- [OBJECTIVE]: In the records below, locate the line containing "Examining the woman's"; output that line and every following line through the last, exactly.

- [DATASET RECORDS]:
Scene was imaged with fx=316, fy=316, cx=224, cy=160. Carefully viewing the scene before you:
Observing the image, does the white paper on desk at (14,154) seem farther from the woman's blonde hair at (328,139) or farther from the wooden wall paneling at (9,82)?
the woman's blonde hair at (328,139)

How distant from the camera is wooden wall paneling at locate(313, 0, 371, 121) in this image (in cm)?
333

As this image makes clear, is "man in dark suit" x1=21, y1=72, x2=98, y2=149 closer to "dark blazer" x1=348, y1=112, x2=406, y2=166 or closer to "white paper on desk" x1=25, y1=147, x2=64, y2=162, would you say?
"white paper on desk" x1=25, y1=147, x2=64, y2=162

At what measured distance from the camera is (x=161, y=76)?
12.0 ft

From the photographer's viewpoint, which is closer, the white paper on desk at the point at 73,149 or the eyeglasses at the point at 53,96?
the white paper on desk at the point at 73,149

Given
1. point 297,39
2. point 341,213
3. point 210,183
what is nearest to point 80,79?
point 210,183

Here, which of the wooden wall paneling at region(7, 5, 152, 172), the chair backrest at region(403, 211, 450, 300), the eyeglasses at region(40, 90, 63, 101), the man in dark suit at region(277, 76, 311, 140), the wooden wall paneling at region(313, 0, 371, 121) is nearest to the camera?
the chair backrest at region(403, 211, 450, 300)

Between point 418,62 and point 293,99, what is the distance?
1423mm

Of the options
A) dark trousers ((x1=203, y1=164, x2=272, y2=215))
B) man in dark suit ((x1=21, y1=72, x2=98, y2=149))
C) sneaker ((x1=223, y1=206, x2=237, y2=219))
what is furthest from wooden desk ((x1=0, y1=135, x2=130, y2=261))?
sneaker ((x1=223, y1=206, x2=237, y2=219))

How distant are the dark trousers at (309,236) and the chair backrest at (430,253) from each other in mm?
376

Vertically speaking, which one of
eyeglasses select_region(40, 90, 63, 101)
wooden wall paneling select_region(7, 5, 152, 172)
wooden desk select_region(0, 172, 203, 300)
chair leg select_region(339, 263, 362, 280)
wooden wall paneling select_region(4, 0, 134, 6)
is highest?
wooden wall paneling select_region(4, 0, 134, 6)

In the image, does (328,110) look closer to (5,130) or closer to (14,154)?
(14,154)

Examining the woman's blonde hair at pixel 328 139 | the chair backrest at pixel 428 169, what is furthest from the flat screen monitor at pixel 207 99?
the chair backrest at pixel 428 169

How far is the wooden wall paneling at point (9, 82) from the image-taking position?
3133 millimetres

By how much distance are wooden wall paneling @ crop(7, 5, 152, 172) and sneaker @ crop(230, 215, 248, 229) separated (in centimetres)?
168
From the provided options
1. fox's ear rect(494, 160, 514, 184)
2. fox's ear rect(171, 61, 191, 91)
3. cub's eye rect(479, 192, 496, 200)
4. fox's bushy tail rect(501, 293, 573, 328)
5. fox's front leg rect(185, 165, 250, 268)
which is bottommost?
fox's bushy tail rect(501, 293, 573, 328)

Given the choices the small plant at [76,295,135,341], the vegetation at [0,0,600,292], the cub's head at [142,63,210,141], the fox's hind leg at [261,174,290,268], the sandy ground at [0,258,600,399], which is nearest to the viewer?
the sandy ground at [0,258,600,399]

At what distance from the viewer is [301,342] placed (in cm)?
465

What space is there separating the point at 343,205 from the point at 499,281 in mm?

- [REPLY TO THE TASK]:
Examining the woman's blonde hair at pixel 328 139 | the chair backrest at pixel 428 169, what is furthest from the flat screen monitor at pixel 207 99?
the chair backrest at pixel 428 169

How far is the wooden wall paneling at point (9, 82) from the image-taking position?
3133 millimetres

By how much distance are wooden wall paneling @ crop(7, 5, 152, 172) and sneaker @ crop(230, 215, 248, 229) separated (in centimetres)?
168
From the provided options
1. fox's ear rect(494, 160, 514, 184)
2. fox's ear rect(171, 61, 191, 91)
3. cub's eye rect(479, 192, 496, 200)
4. fox's bushy tail rect(501, 293, 573, 328)
5. fox's front leg rect(185, 165, 250, 268)
which is bottommost?
fox's bushy tail rect(501, 293, 573, 328)

Given the choices the small plant at [76,295,135,341], the vegetation at [0,0,600,292], the cub's head at [142,63,210,141], the fox's hind leg at [261,174,290,268], the sandy ground at [0,258,600,399], which is nearest to the viewer?
the sandy ground at [0,258,600,399]

At what distance from the viewer is [301,342] placed (in cm)?
465

What space is there separating the point at 343,205 from the point at 499,281 in mm?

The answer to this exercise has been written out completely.